>> begin Excerpt
Macro economics

Analytics on 22/01/2019. Growth concerns plague global markets

Amid fresh warnings on global growth, the risk-off sentiment prevails in the global markets on Tuesday. The IMF cut its forecast for global growth in 2019 and now expects the GDP will grow only 3.5%, the lowest rate in three years. Against this backdrop, European stocks are losing ground today with bank shares are leading the market lower. UBS shares plunged by over 4% after the earnings missed estimates. Meanwhile, the mixed ZEW report doesn’t add the optimism in the region. As such, German DAX 30 sheds 0.46% to 11,084, Italy’s FTSE MIB declines by 0.78 per cent to 19,484, Britain’s FTSE 100 loses 0.33 per cent to 6,947, while France’s CAC 40 declines by 0.52 per cent to 4,842.

US stock index futures point to lower start as trade worries and political risks weight. As for the latter, the US government shutdown has entered its 32nd day on Tuesday. And it looks like the political crisis won’t be resolved any time soon. While McConnell is expected to call up legislation to advance a proposal from Trump, Democrats have already said they will reject the proposal. So far, investors refrain from pushing the ‘panic’ button and the dollar seems to be generally shrugging off the political situation in the country, but should the shutdown persist, this factor could add to concerns over the economy.
>> end Excerpt
>> begin Collected material
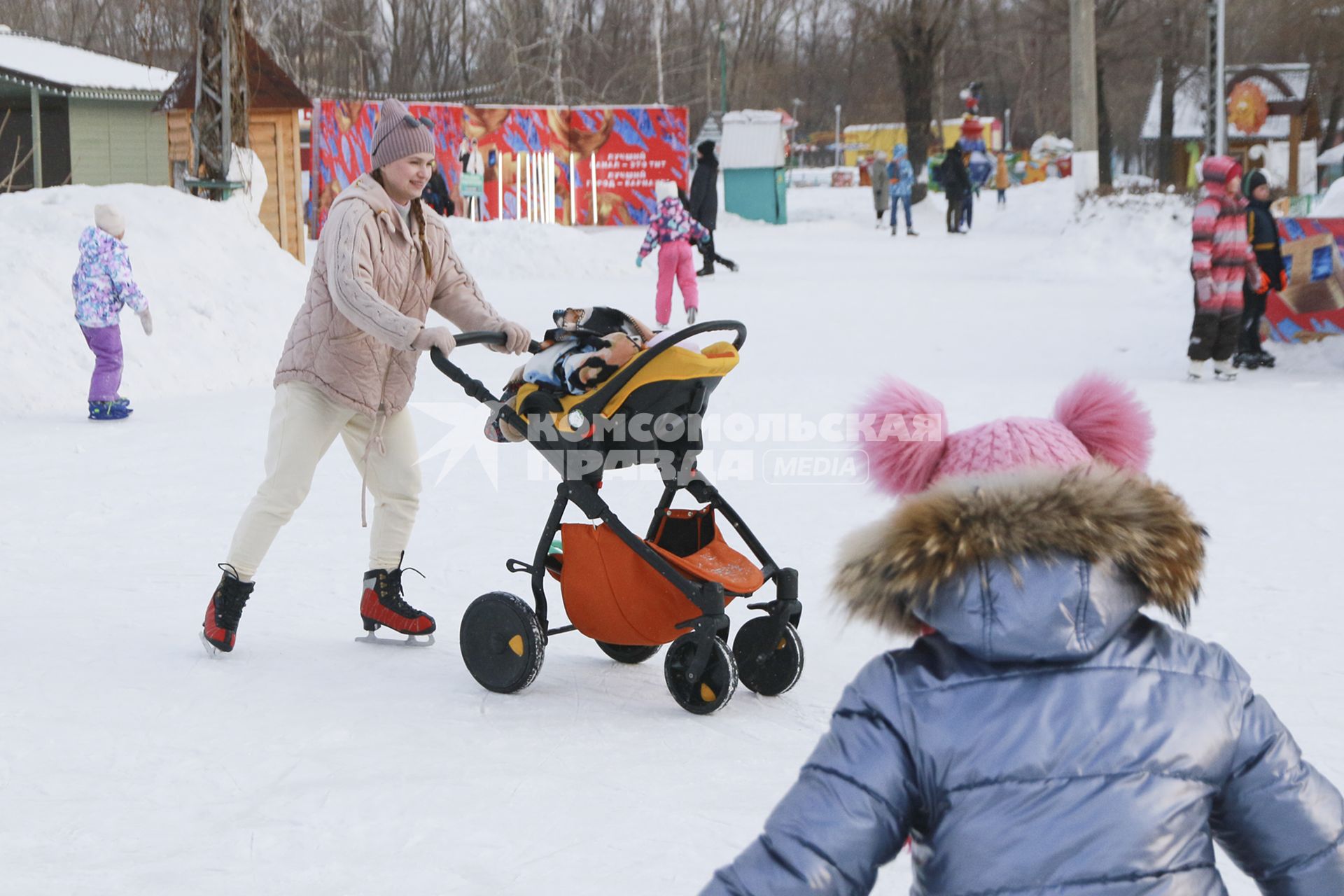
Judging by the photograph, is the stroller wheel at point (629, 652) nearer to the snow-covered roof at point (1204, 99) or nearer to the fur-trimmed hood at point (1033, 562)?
the fur-trimmed hood at point (1033, 562)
>> end Collected material
_The request_
Write what comes next in the market commentary on global growth worries, picking up after its final sentence.

_Right answer_
Dollar is mixed against majors. EURUSD struggles for a direction, oscillating around the 1.1360 area. Earlier in the day, the common currency derailed the 1.1350 region but managed to stay afloat, trading marginally lower on the day. However, the downside risks for the pair are rising ahead of the ECB meeting this week as Draghi could express a cautious and ‘dovish’ tone when speaking on economy and global risks. So after a short-term consolidation, EURUSD could accelerate its downside move in the days to come, while dismal economic data play against the euro as well.

USDJPY continues its downside correction amid a risk-off environment. Despite the safe-haven yen demand, the Japanese yen so far struggles to push the greenback below the 109.00 handle. Once below this level, the short-term dollar prospects will worsen. Meanwhile, risk sentiment will continue to set the tone for the currency pair, and while investors avoid a panic selling, the bearish potential for the buck is limited. The next major event for the pair is the bank of Japan meeting.

Brent crude is losing ground along with global shares. The market behavior confirms its growing sensitivity to global sentiment. After a brief rally towards $63, oil has attracted profit-taking that sent the priced to lows marginally above the $61 figure. One of the major concerns for the markets is the evidence of slowing growth. This factor will remain the key driver for prices this year, along with relations between the US and Iran. China’s 2018 GDP expanded y lowest rate since 1990, South Korea’s economy slowed to a six-year low, while the IMF downgraded 2019 global growth forecast. All these signals point to the potential slowing demand which could hurt oil prices down the road. In the short-term, the bearish potential looks limited but the pressure may increase if the risk aversion intensifies.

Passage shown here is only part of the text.